IOTA Tangle continues to stand still – Update
A few minutes ago, at 13:46 UTC, the IOTA Foundation released a new update on its status page. It states that after a long night, several originally suspected causes of the attack have been ruled out. Currently the team is working on individual dependencies of the Trinity wallet. Furthermore, according to the statement, the efforts have been intensified again:
Additional external cyber security experts have joined the investigation with multiple security teams working on the incident analysis. The investigation has yielded absolutely no indication that there has been a core protocol breach of any kind. Rather, all evidence so far points to a problem with a dependency of the Trinity wallet.
Furthermore, it is stated that the coordinator’s stop has (presumably) stopped a liquidation of the stolen IOTA:
The attack pattern analysis showed that the halt of the coordinator interrupted the attacker’s attempts to liquidate funds on exchanges. The stolen funds have been purposely and repeatedly merged and split to obfuscate the investigation, and with the current token exchange rate as well as exchanges’ KYC limits in mind.
We received additional feedback from more exchanges (not all yet), confirming that none of the identified transactions has been received or liquidated. Our current assumption is that the perpetrator targeted high value accounts first, before moving on to smaller accounts and then being interrupted early by the halt of the coordinator. (Again: Hardware wallet users are not affected.)
At the end, the IOTA Foundation also concluded in the statement that it is well aware of the bad sentiment within the community. However, the deactivation of the coordinator was the only right decision:
Please note that we are very much aware of the sentiment of the community. But with the safety of the users’ funds being the highest priority in a Major Incident like this, we stand by our decision to make use of the coordinator’s security features and halt all value transfers during the ongoing investigation, in order to protect the users.

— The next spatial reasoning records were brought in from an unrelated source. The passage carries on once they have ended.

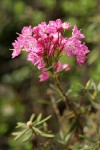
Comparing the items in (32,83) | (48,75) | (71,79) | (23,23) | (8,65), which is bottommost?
(48,75)

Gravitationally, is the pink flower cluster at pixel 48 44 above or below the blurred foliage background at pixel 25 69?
below

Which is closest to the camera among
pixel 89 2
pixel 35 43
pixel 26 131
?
pixel 35 43

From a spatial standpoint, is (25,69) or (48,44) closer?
(48,44)

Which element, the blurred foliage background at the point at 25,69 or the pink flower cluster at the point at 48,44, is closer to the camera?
the pink flower cluster at the point at 48,44

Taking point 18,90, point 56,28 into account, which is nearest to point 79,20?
point 18,90

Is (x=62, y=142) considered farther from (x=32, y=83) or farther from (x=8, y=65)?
(x=8, y=65)

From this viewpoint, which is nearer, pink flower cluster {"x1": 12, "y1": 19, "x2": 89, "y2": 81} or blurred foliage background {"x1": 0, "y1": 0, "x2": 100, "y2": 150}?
pink flower cluster {"x1": 12, "y1": 19, "x2": 89, "y2": 81}

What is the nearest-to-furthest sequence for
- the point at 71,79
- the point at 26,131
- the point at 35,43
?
1. the point at 35,43
2. the point at 26,131
3. the point at 71,79

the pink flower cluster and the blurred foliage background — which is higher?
the blurred foliage background
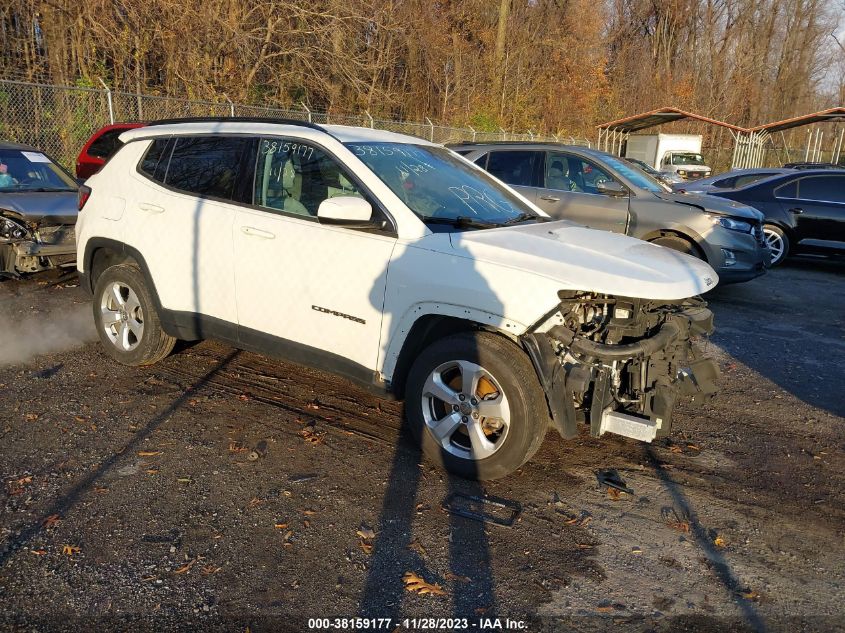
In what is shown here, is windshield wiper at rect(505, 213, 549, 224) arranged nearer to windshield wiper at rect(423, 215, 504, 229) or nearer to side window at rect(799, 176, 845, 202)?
windshield wiper at rect(423, 215, 504, 229)

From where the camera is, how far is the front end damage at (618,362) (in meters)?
3.52

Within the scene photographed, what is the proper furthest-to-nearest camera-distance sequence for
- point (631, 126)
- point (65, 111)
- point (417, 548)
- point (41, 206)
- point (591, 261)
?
point (631, 126) → point (65, 111) → point (41, 206) → point (591, 261) → point (417, 548)

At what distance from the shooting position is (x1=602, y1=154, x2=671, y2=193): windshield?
8906 millimetres

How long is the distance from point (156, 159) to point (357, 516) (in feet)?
10.7

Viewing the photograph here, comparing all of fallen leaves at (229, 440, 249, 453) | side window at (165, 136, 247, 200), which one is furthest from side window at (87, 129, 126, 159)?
fallen leaves at (229, 440, 249, 453)

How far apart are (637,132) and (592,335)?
125ft

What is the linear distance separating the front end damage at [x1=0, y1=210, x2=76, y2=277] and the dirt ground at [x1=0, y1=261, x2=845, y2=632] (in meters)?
2.29

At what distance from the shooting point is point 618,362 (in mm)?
3691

As soon as there is any news about the IOTA Trinity wallet security breach, CNF will provide a more up-to-date report.
UPDATE at 15:50 UTC: In a new announcement the IOTA has stated that they have found the vulnerability:
We have found the exploit and are now working on resolving the issue. As expected, the exploit is related to the (user-facing) Trinity Wallet. The IOTA core protocol is – as already communicated before – not breached.